Other Countries Faced Similar Contaminated Blood Scandals

The contaminated blood scandal isn’t unique to the UK. Thousands of hemophiliacs from all over the world were infected with tainted blood products during the same time period.

In the U.S., as many as 10,000 hemophiliacs may have been infected with HIV. The U.S. scandal led to a number of different court cases against the manufacturers of the contaminated blood products, including Alpha Therapeutic Corporation; Institut Mérieux (now Sanofi); Armour Pharmaceutical Co; Bayer Corporation and its Cutter Biological division; and Baxter International and its Hyland Pharmaceutical division.

Michael Baum, a managing shareholder at Baum Hedlund Aristei & Goldman, represented hemophiliacs in the U.S. and in Taiwan in the wake of the contaminated blood scandal.

“Through years of litigating and document scanning, our firm amassed a comprehensive million-document database that included manufacturers’ internal memoranda, anti-hemophilia medication lot records, and key witness depositions which expose manufacturers’ liability for distributing HIV-contaminated products,” says Baum. His law firm was among a group of lawyers who settled over 100 hemophilia AIDS cases in 2001 after four years of litigation. These cases were not part of the 6,000 or so hemophilia AIDS cases that settled in 1996.

“These drug companies needed a return on their investment. They paid plasma donors, paid to process the plasma, paid to package the product and ship it out all over the world. But they knew that they sourced plasma from unhealthy donors, and they knew that the product was processed in such a way that contamination was almost a foregone conclusion.”

As for his thoughts on the UK contaminated blood scandal inquiry, Baum simply said, “it’s about time.”

Mr. Baum’s law firm created one of the most effective and precise tracking systems in the world to trace specific AHF lots back through the manufacturing process to source plasma. His team determined that the contaminated plasma was collected from unhealthy high-risk donors such as prison inmates, intravenous drug users, promiscuous urban homosexuals and probably the most lethal plasma in the world at the time, recovered plasma from STD clinics in San Francisco, West Hollywood, and New York City, among others. Rather than just collecting plasma from the required “normal healthy donors,” AHF manufacturers included this high-risk plasma to make multiple products out of the same vats, such as Hepatitis B Immune Globulin (HBIG), general Immune Globulins (IG) as well as AHF. Drug companies needed high-risk donors’ plasma in the vats because they were in communities where hepatitis B was rampant, so they had an elevated hepatitis B virus (HBV) antibodies. The drug companies needed those antibodies in high quantities in the plasma vats to justify selling immune globulins at a high price. This product was very profitable. Unfortunately, those donors with high hepatitis B antibodies lived among communities where HIV was most prevalent.  Hemophiliacs were essentially sharing needles with donors at the highest risk of being HIV infected. And that’s how AIDS crossed over from what was originally described as “gay-related immune deficiency” to hemophiliacs, infecting most of that generation’s hemophiliacs with HIV.

Over the years, representatives from several countries have contacted Mr.
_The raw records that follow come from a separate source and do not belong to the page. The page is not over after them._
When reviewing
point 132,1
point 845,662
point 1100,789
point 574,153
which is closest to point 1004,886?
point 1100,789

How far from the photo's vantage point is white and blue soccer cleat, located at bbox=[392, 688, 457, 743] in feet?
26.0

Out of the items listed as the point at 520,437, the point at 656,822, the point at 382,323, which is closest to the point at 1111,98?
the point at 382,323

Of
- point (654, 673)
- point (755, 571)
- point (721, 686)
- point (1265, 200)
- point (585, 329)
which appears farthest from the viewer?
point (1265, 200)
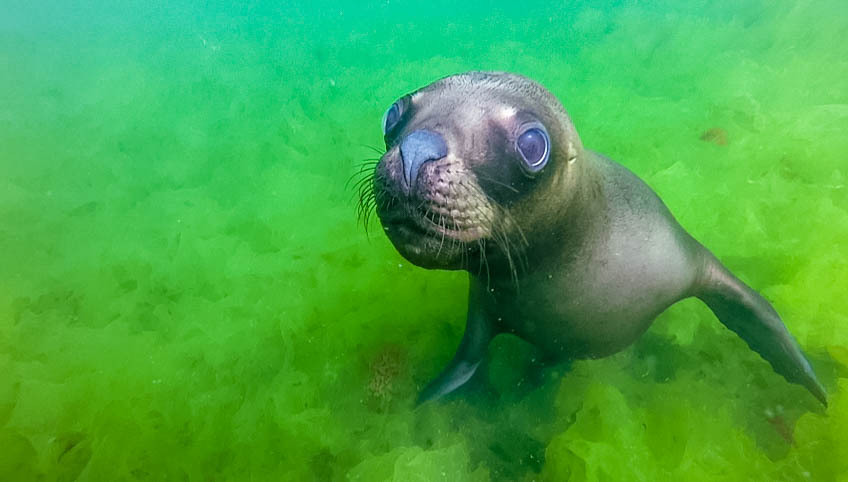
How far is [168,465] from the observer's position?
2.26 metres

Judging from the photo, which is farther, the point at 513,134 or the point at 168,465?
the point at 168,465

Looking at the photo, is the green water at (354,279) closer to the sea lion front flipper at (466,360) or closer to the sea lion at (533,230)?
the sea lion front flipper at (466,360)

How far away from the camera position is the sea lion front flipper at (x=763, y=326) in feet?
6.86

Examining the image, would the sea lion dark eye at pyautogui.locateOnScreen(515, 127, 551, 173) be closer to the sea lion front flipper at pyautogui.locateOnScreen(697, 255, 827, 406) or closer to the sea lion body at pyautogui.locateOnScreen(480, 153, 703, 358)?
the sea lion body at pyautogui.locateOnScreen(480, 153, 703, 358)

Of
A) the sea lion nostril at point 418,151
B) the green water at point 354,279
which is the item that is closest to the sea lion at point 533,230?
the sea lion nostril at point 418,151

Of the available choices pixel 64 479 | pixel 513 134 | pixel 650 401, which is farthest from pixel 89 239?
pixel 650 401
Baum to enlighten them about the US-made HIV-contaminated medications, including officials from Taiwan’s Ministry of Health invited Mr. Baum to meet with them and present evidence of the fraud to their hemophilia community. Mr. Baum was able to show them documented evidence that the U.S. manufacturers of hemophilia medication were, in fact, committing fraud on Taiwan by knowingly urging doctors to prescribe HIV contaminated medication to their hemophilia community.
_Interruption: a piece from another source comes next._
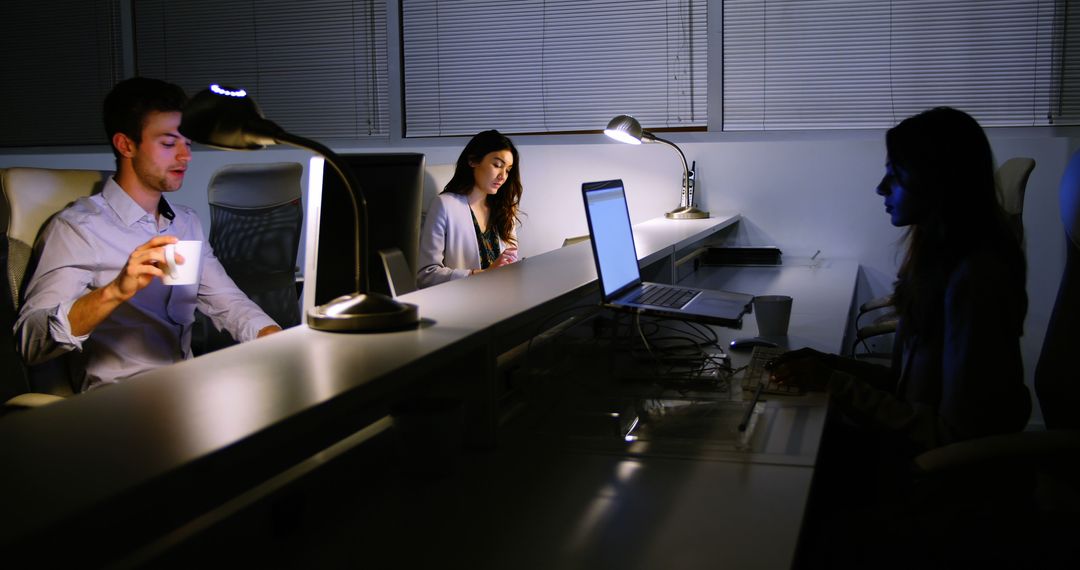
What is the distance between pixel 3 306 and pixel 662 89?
9.77 feet

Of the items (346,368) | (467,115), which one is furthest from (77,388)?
(467,115)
Factor 8 Organization for Those Affected by Infected Blood Products

Factor 8 is a non-profit advocacy organization working on behalf of victims and families affected by HIV, AIDS, and hepatitis via the use of Contaminated Factor Concentrate products in the 1970s and 1980s. All of the individuals directly involved in running Factor 8 are affected by the scandal. The organization is a place where those infected and affected can not only receive updates, advice, and information but also support through the victim and bereaved family forums.